Maybe it was after the Empress,
Marie Eugenie of France.
Anyway, when her parents separated,
Her mother moved back in with the Costellos.
That would be the matriarch, Ellen Darcy Costello,
Four aunts and an uncle, living on the West Side.
They never had anything to do with the Cooneys,
Which was a pity, because the Cooneys
Were willing to pay for her education
And for her brother, Ed.
As it was, she had to quit the Catholic high school
After her second year, to get a job.
She took a brief secretarial course
And was hired by the Old Ben Coal Corporation.
She heard about their star salesman, Charlie Kimball,
And made up her mind to size him up.
He proposed to her on their first date;
They were married when she was still eighteen.

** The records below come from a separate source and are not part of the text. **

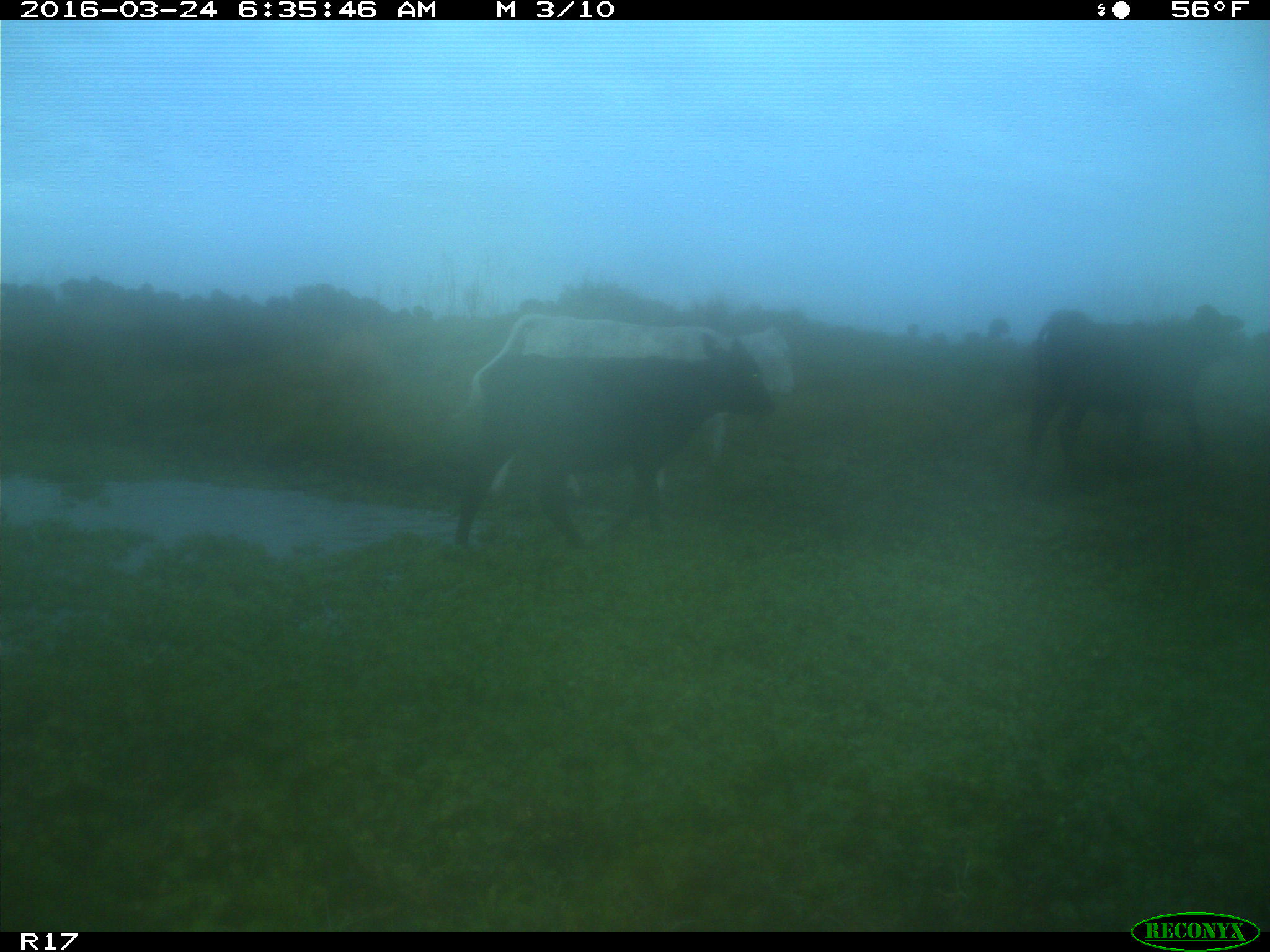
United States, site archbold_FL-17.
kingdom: Animalia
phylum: Chordata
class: Mammalia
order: Artiodactyla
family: Bovidae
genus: Bos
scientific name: Bos taurus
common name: domestic cow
Bos taurus (domestic cow).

Charlie, known always to her as "Kim,"
Was drafted in 1918 and sent to Camp Grant, Illinois.
For about nine months of service.
In the Quartermaster Corps.
They lived in various flats on the South Side of Chicago
Until moving to Lake Forest, where they built
A beautiful Tudor style home on Ahwanee Road,
Designed by their friend, Stanley Anderson.
They lost the house in the Depression,
Dad was reduced to half pay,
And sent to Kansas City as regional sales manager,
Where they spent eleven years.
Mom was largely self-educated and transformed herself
Into a formidable society figure in Kansas City.
She became expert in interior design, amassing
A collection of antiques in the thirties for next to nothing.
She led a bond drive during World War II
Which culminated in a huge performance in the Royal Arena.
The high point was meeting the featured speaker, Bette Davis.
Talked to her for hours; they were much alike.
When they moved back to Chicago,
Dad became a coal buyer for the Quartermaster Depot.
They lived in a luxurious apartment for $100 per month
In a high rise building on the Gold Coast.
But the war years were difficult,
With three sons off to service in various years.
Eau Claire was better, because they made older friends.
It was her idea to move to Florida, when Dad retired.
She moved back to the Chicago area when he died,
Living in a little apartment in Lake Bluff, and
Working some in a local store, as she had in Clearwater.
She died of a stroke in 1970, at the age of seventy.